Google compared the multi-agent system to solo chatbots by having experts evaluate outputs for novelty and impact. The multi-agent responses scored slightly higher in both categories.
Research teams are also probing how many agents and discussion rounds produce the best results. The team behind VirSci found eight agents with five conversation turns maximized creativity, while Swanson observed that adding more than three agents or rounds could lead to repetitive or unfocused text.
Firsthand Experiences from Scientists
Stanford’s Gary Peltz, an early user of Google’s system, asked the AI team for ideas on drugs to treat liver fibrosis. The AI’s report highlighted epigenetic changes echoing a grant Peltz had recently submitted and suggested three drugs, two of which showed promise when his lab tested them. Reflecting on the experience, Peltz called the technology transformative: “These LLMs are what fire was for early human societies”.
Yet not everyone agrees on the AI’s originality. Other liver researchers argued the drug suggestions were common knowledge. Peltz acknowledged that the AI prioritized options he might have overlooked, offering fresh perspectives akin to discussions with junior researchers.
Conversations Lacking Human Nuance
Testers using Stanford’s Virtual Lab noted the system’s conversations can feel rigid. Agents speak in numbered lists, are unfailingly polite, and avoid arguments, missing the leaps of intuition or spontaneous sparks typical of real human discussions. Francisco Barriga, a cancer-genome researcher, said the AI team suggested exactly what he would have done when designing mouse experiments but found it lacked the creative back-and-forth of conversations with colleagues. Still, he saw its potential as a resource for students needing quick guidance.

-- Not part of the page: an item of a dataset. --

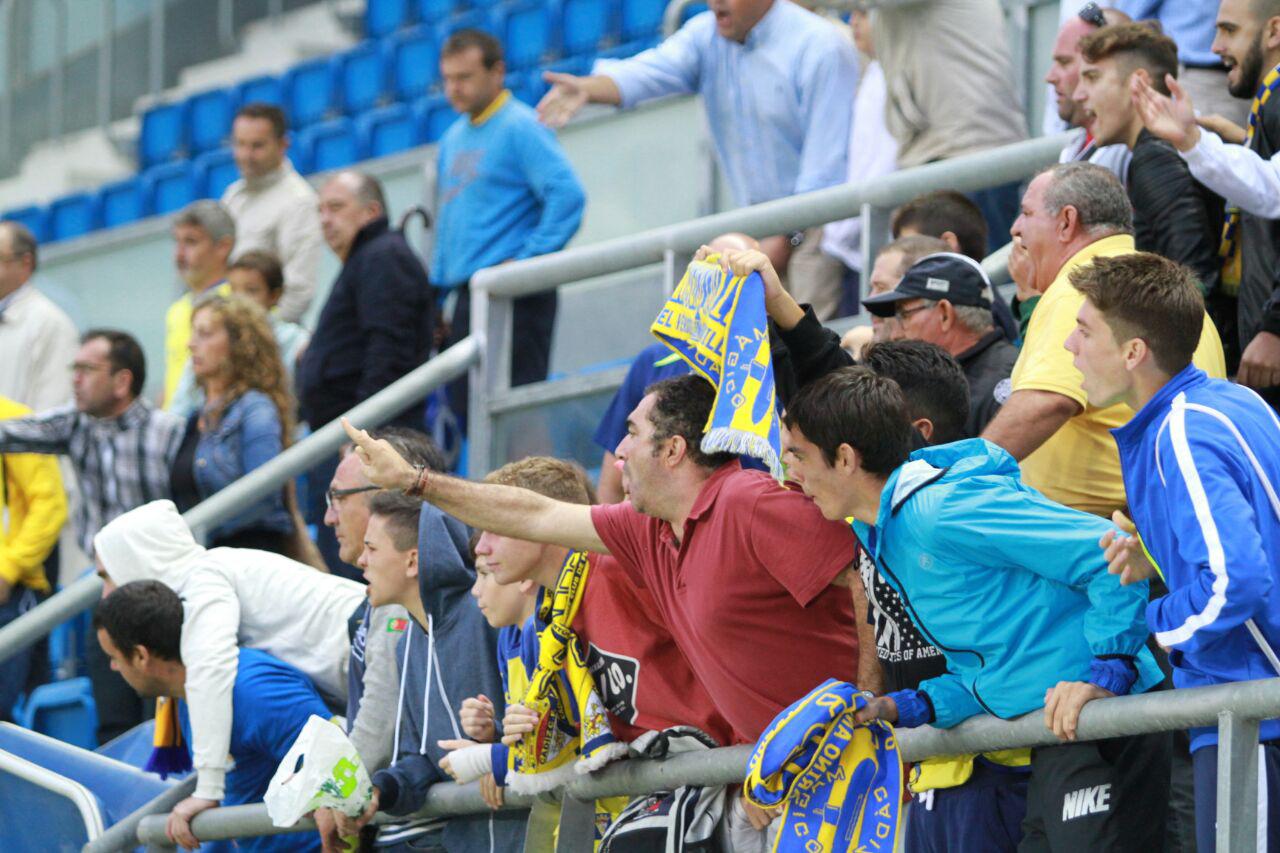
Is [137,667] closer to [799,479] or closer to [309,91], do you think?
[799,479]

Catherine Brownstein, a geneticist working on rare diseases, uses LLMs for efficiency and broader thinking but warns that expertise is needed to catch AI mistakes. In one case, she was surprised and humbled when the AI suggested involving patients in shaping research priorities, a reminder of her original passion for patient-centered research.
AI as a Catalyst, Not a Replacement
For MIT tissue engineer Ritu Raman, Google’s AI co-scientist helped her think outside her specialty, proposing experimental approaches she might not have considered on her own. The AI’s suggestions gave her confidence to pursue ideas beyond her immediate expertise, underscoring Raman’s observation: “The interpreter is just as important as the algorithm.”
Discussions over the novelty of AI-generated ideas continue. In one example, microbiologist José Penadés and his team found that Google’s AI proposed a hypothesis matching their unpublished conclusions, connecting research dots in a way Penadés considered successful.
Looking Ahead
These multi-agent systems are still emerging, with most tools not yet easily accessible for everyday lab use. But researchers expect rapid developments, including integration with robotic labs for automating experiments. FutureHouse, a startup, recently introduced an autonomous AI discovery system combining literature review with experiment design.
Although some testers felt the AI conversations hinted at deeper reasoning, they agreed that LLMs should remain assistants rather than replacements for scientists. The adoption of AI tools into research seems inevitable, but opinions differ on whether their impact will be revolutionary or simply incremental.
As Peltz notes, the limiting factor may soon be funding rather than ideas: “Science will have no shortage of good hypotheses generated by AI. The real challenge will be finding the resources to test them all”.